# Set exercise 1
In the thread on tightening output shape calculation, what variable change does the description propose for matmul()?
# Set exercise 2
Resume the thread on tightening output shape calculation, starting right after its final line.

# Page text
+++
Wording change: Tighten up output shape calculation algorithms #523

inexorabletash · 2024-01-20T00:08:30Z

For gemm() - make lists that are mutated be explicit clones using Infra terminology, and simplify the wording reversing the lists.

For matmul() - make lists that are mutated be explicit clones using Infra terminology, use append/prepend definitions from Infra, convert a variable change from "let" to "set" and drop use of "array".

For #395

Preview | Diff

inexorabletash · 2024-01-20T00:09:59Z

For matmul(), the current text is:

If shapeA[0] is not equal to shapeB[sizeB - 2], then throw an "OperationError" DOMException.
If shapeA[sizeA - 1] is not equal to shapeB[0], then throw an "OperationError" DOMException.

Should the former be - 1 as well? If not, what happens if sizeB is < 2 ?

zolkis

Looks good. Thanks.

index.bs

huningxin · 2024-01-24T09:32:23Z

index.bs

    1. [=map/For each=] |index| in [=the range=] 0 to |size|, exclusive:
-        1. Set |shape|[|index|] to the maximum of |shapeA|[|index|] and |shapeB|[|index|].
+        1. [=list/Append=] the maximum of |shapeA|[|index|] and |shapeB|[|index|] to |shape|.
+++
# Given material
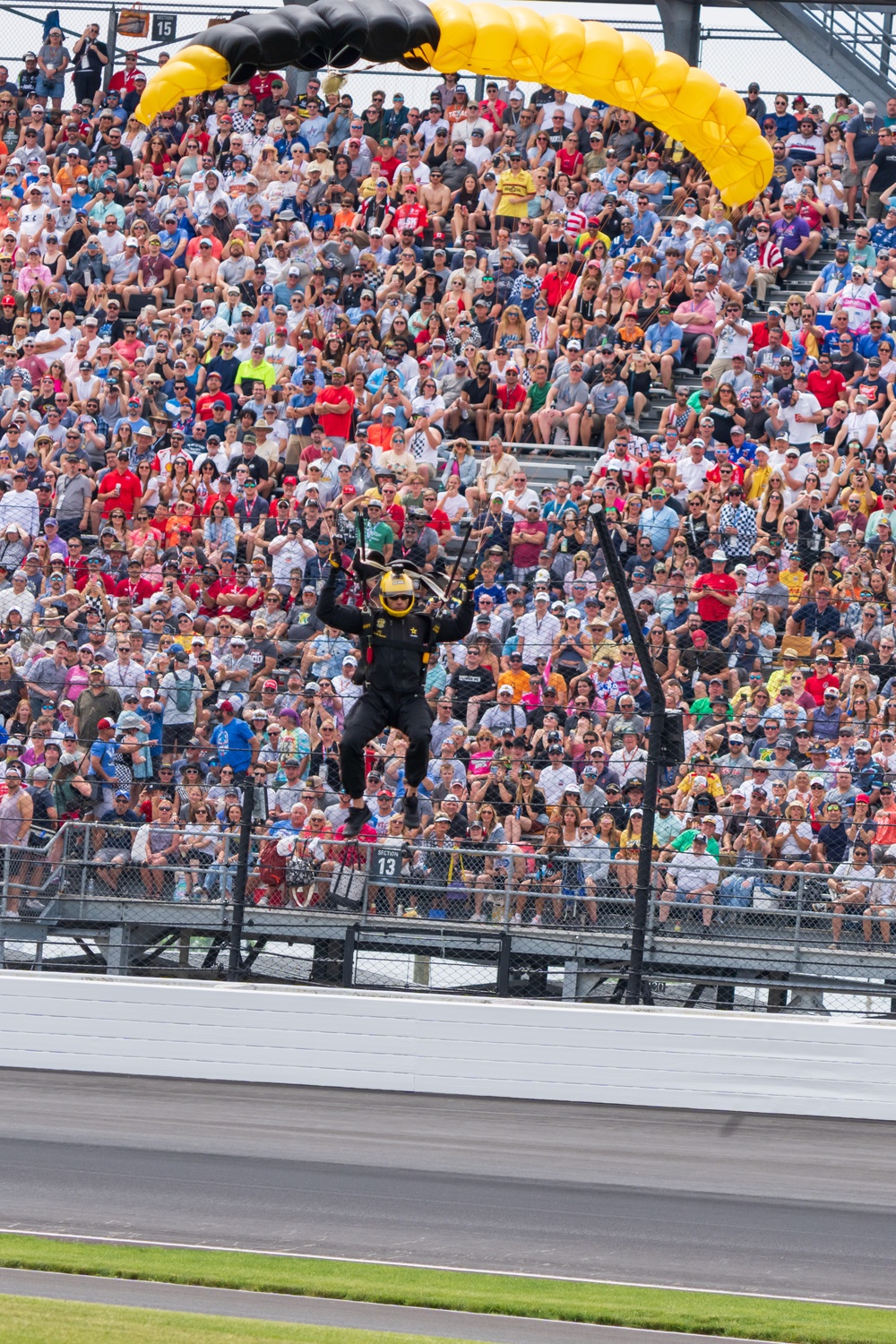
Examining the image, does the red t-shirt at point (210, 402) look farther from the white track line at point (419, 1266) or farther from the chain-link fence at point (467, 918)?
the white track line at point (419, 1266)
+++
# Answer 1
Converting a variable change from "let" to "set".

# Answer 2
Nit: [=list/append=] for consistency?

Would index be out-of-bounds if the size of a particular shape is less than size?

And I think the previous algorithm itself has issue. If the size of a shape is less than maximum size, this shape should be prepended 1 until its size is equal to maximum size before entering this loop.

Re: [=list/append=] - It's written with a capital A so that the start of the sentence is capitalized. Bikeshed is smart enough to case-insensitive match the mixed-case version, but not smart enough to capitalize the start of the sentence.

Re: previous algorithm - agreed, this looks "sus".

With the caveat that I'm still new to tensors, my intuition at least according to the prose ("If either a or b is N-dimensional where N > 2, it is treated as a stack of matrices with dimensions corresponding to the last two indices...") is that we need the end result to be:

sizeA == sizeB (achieved by prepending - how does appending come in???)

sizeA > 1 (via appending/prepending; alternately we reject per Simplify matmul op #470)

sizeB > 1 (via appending/prepending; alternately we reject per Simplify matmul op #470)

shapeA[sizeA - 1] = shapeB[sizeB - 2] (i.e. columns in first matrix = rows in second matrix)

... and the algorithm as written doesn't seem to either try to achieve this or enforce it.

Maybe someone that knows could weigh in with a more precise description or pseudocode? I can translate to spec language!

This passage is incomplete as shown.